Thursday in the Fourth Week of Advent

Scripture Readings: 1 Sam 1:24-28; Lk 1:46-56 

These last eight days of Advent are like a wreath of tightly woven evergreens—Jesus, Mary, John, Jesus, Mary, Jesus, John, Jesus—Joseph and Elizabeth and Zechariah pine-cone accents, the invisible wire of Mercy holding it all together, the Holy Spirit the jewel-lights around it.

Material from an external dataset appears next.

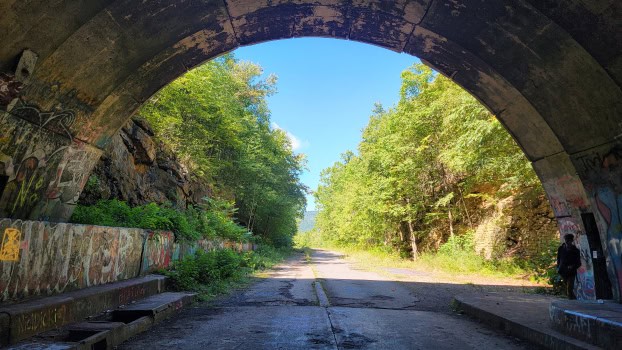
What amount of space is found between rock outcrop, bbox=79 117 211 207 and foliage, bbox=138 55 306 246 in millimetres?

Mary in her song is Hannah in hers, our Responsorial Psalm today. Mary is Hannah in 1st Samuel, but she is also the Woman in the Song of Songs: My dove is one . . . . The daughters see her and call her blessed, queens and concubines will praise her.  Mary is the garden enclosed, beautiful in every way, ravishing the heart of the Man; she is also a wall, a tower, thousands of shields, warriors’ arms, hanging upon it.  With more poetic power than even John the Baptist, she is the forerunner of the Christ: not just an ax at the root of the trees and a winnowing fan in his hand, her son is the overthrow of the whole world order. Certainly his “blessed are you who hunger now” was his version of her “the hungry he fills with good things,”  her catechism lessons to her obedient child growing in wisdom and grace.

Who is this that comes forth like the dawn, beautiful as the moon, pure as the blazing sun?

It is the Bride, the Virgin, the Mother; it is the Son she bears; the Church, the monastic community in its lowliness magnifying the Lord prophecy unburdened, the Gospel: God so loved the world.